1. ## Differentiate and Solve for variable

Question:

The function $Y=K^\frac{1}{3}L^\frac{2}{3}$ is Given.

a) Find $\frac{dY}{dL}$
b) Solve for "L" in the equation: $\frac{2}{3}K^\frac{1}{3}L^\frac{-1}{3}=\frac{W}{P}$

What I have so far:

a) $K^\frac{1}{3}\frac{2}{3}L^\frac{-1}{3}$
b) I am unsure, but would I would divide $\frac{W}{P}$ by K. Only thing is, I am sure you can't just ignore that exponent can you?

Help! I need a refresher. That much is obvious.

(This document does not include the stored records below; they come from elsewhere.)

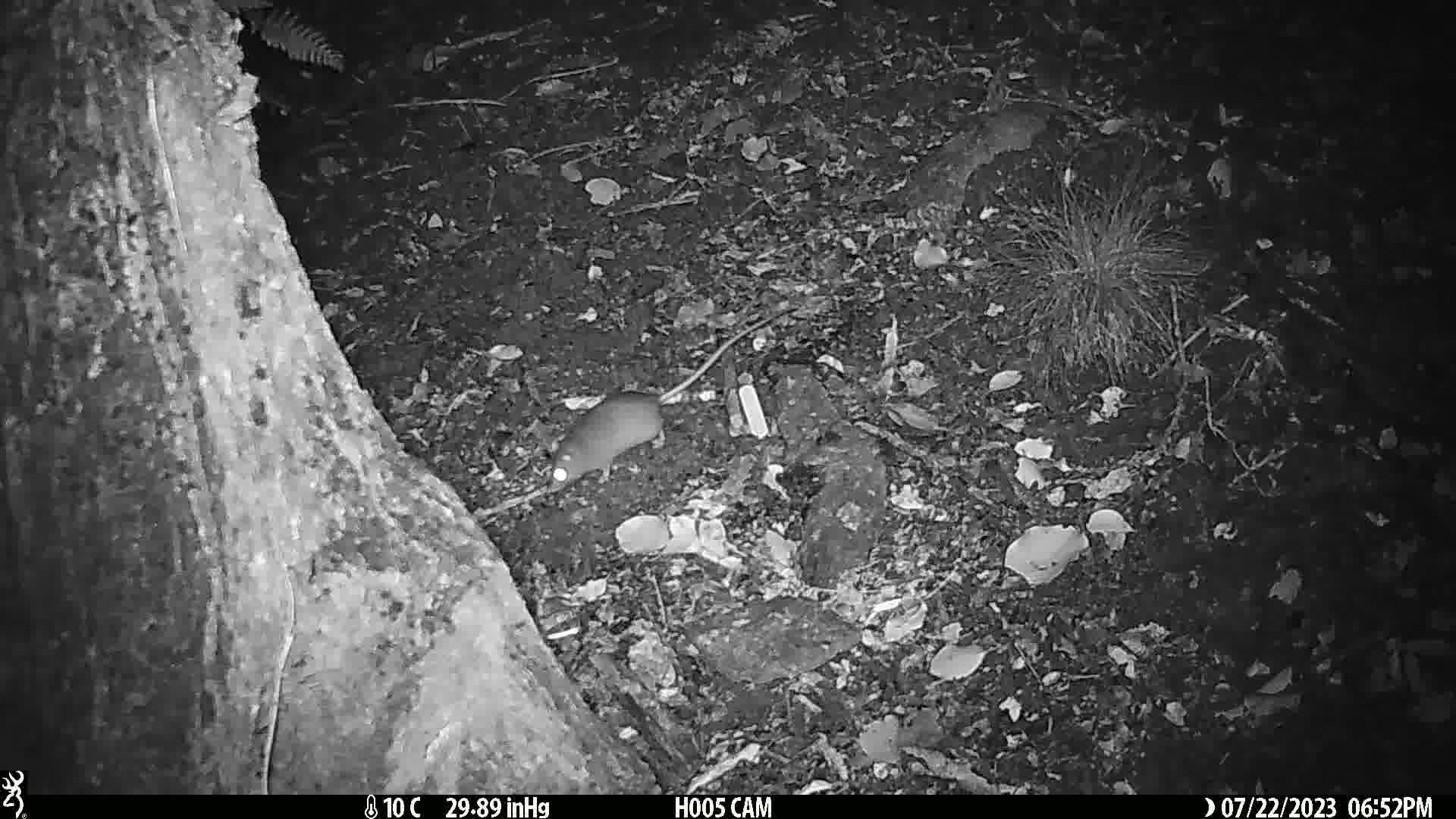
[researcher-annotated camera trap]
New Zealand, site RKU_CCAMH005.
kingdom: Animalia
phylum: Chordata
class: Mammalia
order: Rodentia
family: Muridae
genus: Rattus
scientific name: Rattus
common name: rat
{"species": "rat (Rattus)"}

2. Originally Posted by mvho
Question:

The function $Y=K^\frac{1}{3}L^\frac{2}{3}$ is Given.

a) Find $\frac{dY}{dL}$
b) Solve for "L" in the equation: $\frac{2}{3}K^\frac{1}{3}L^\frac{-1}{3}=\frac{W}{P}$

What I have so far:

a) $K^\frac{1}{3}\frac{2}{3}L^\frac{-1}{3}$
b) I am unsure, but would I would divide $\frac{W}{P}$ by K. Only thing is, I am sure you can't just ignore that exponent can you?

Help! I need a refresher. That much is obvious.
HI

$\frac{2k^{-\frac{1}{3}}}{3L^{-\frac{1}{3}}}=\frac{W}{P}$

$3WL^{\frac{1}{3}}=2Pk^{\frac{1}{3}}$

$L^{\frac{1}{3}}=\frac{2Pk^{\frac{1}{3}}}{3W}$

Then cube both sides ..